EXERCISE BRIEF> The lines from the one holding "Figure 1. The" through the end of the records below are to be written out exactly, and nothing else; pictures are to be left out.
──────
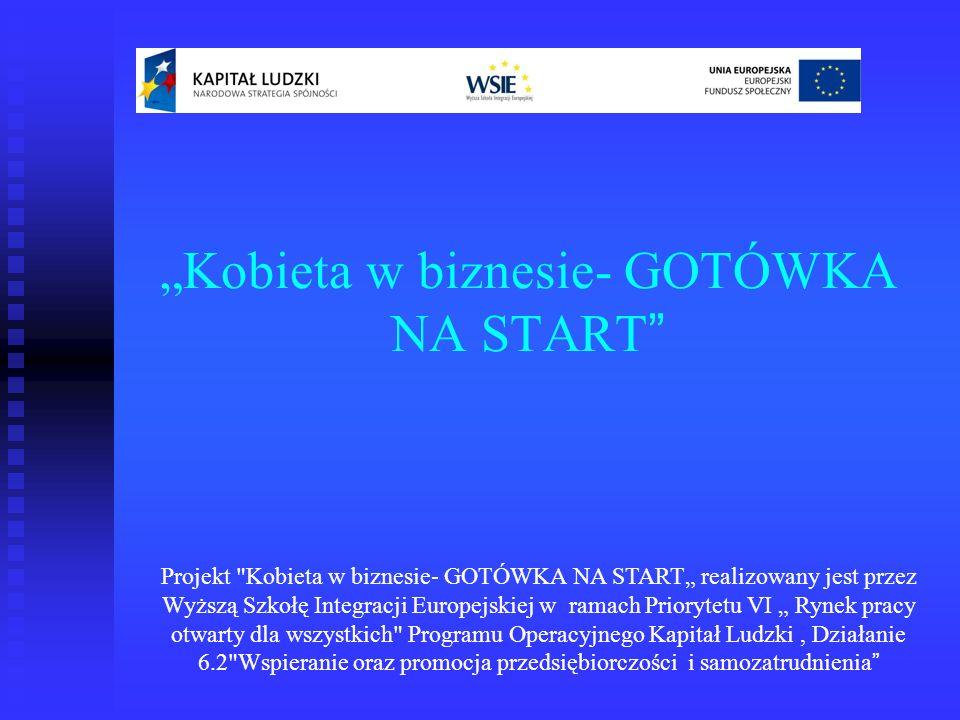 Przed przystąpieniem do wypełnienia Formularza Rekrutacyjnego zapoznaj się z REGULAMINEM REKRUTACJI UCZESTNIKÓW zamieszczonym na stronie projektu: www.wsie-projekty.eu/kobietawbiznesie/ W zakładce DO POBRANIA -> Regulaminy - > Regulamin rekrutacji uczestników Projekt Kobieta w biznesie- GOTÓWKA NA START realizowany jest przez Wyższą Szkołę Integracji Europejskiej w ramach Priorytetu VI Rynek pracy otwarty dla wszystkich Programu Operacyjnego Kapitał Ludzki, Działanie 6.2 Wspieranie oraz promocja przedsiębiorczości i samozatrudnienia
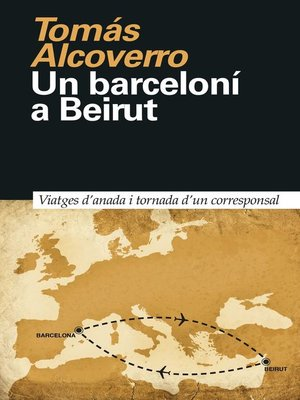cover image of Un barceloní a Beirut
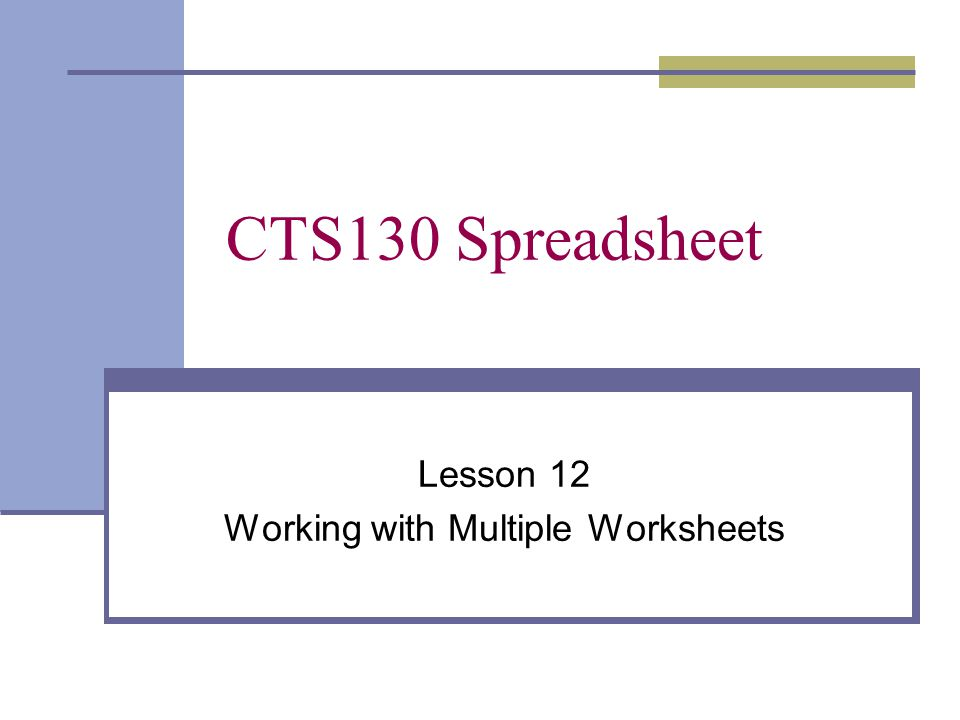 CTS130 Spreadsheet Lesson 12 Working with Multiple Worksheets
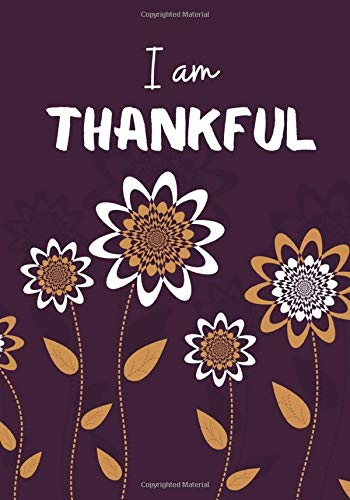 I am Thankful: Daily Prompts Diary Journal for Kids to Practice Gratitude and Mindfulness   Positive Activity Record Book for Children to Draw, ... with 120 pages (Gratitude Journals for kids)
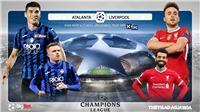 Soi kèo nhà cáiAtalanta vs Liverpool. Vòng bảng Champions League. Trực tiếp K+ PC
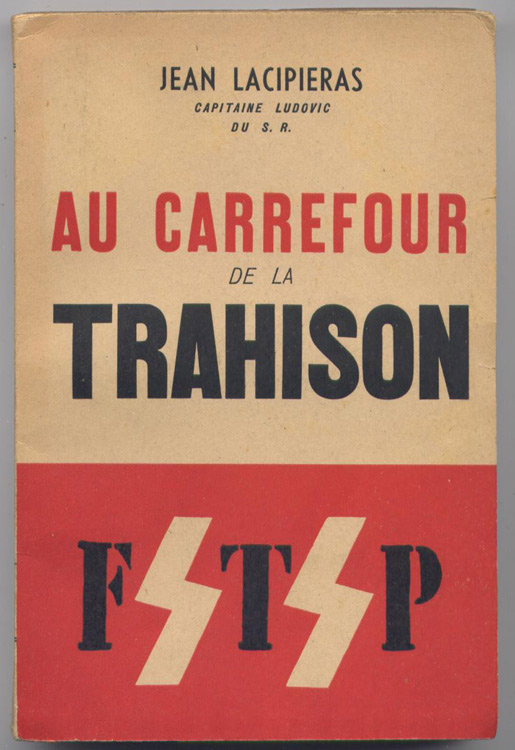 Jean Lacipieras,Capitaine Ludovic du SR, Au carrefour de la trahison, l'Auteur-Editeur, Paris 1950 Edition Originale non coupée
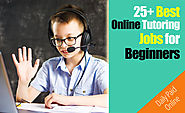 25+ Best Online Tutoring Jobs for Beginners & Experts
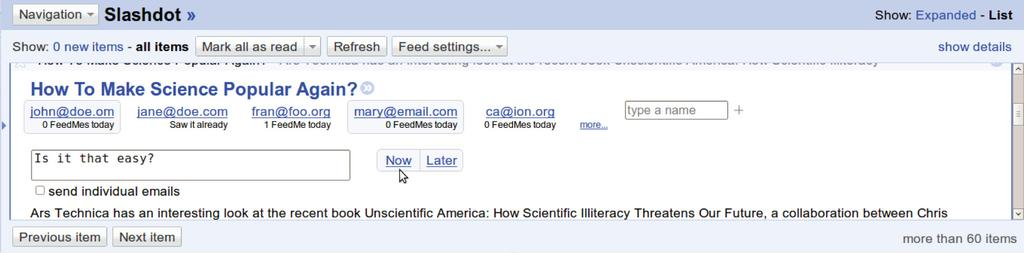 Figure 1. The FeedMe plug-in for Google Reader suggests friends, family, and colleagues who might be interested in seeing the post that you are reading. This user has selected john@doe.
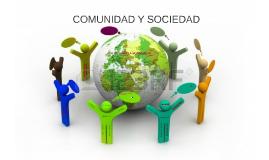 COMUNIDAD Y SOCIEDAD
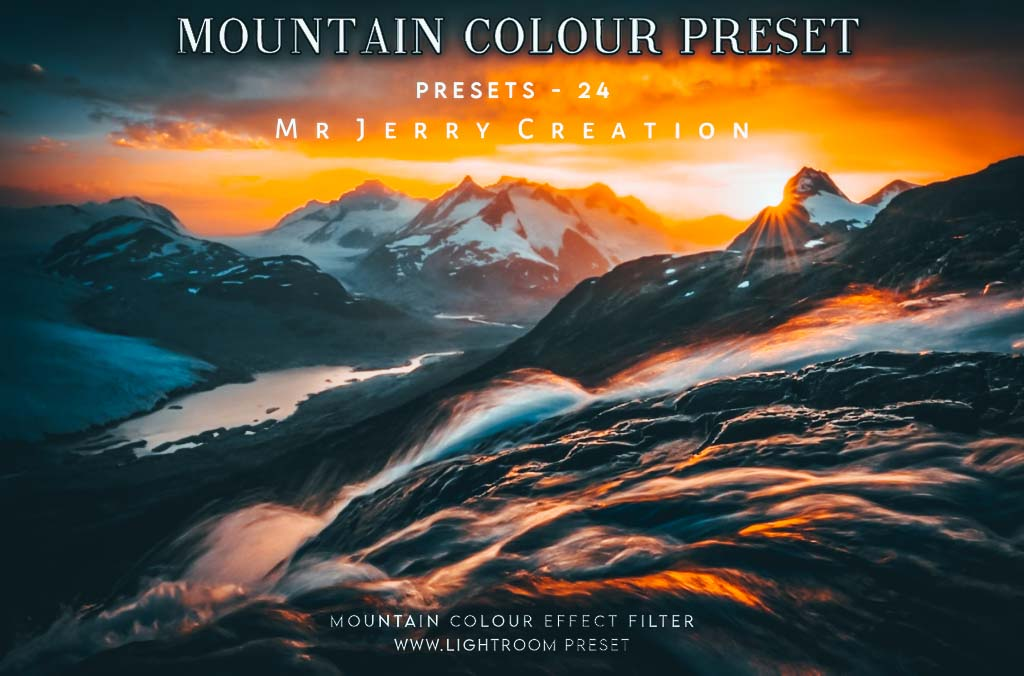 Mountain Color Effect By Jerry Creation Lightroom Preset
──────
WORKED SOLUTION>
 Figure 1. The FeedMe plug-in for Google Reader suggests friends, family, and colleagues who might be interested in seeing the post that you are reading. This user has selected john@doe.
 COMUNIDAD Y SOCIEDAD
 Mountain Color Effect By Jerry Creation Lightroom Preset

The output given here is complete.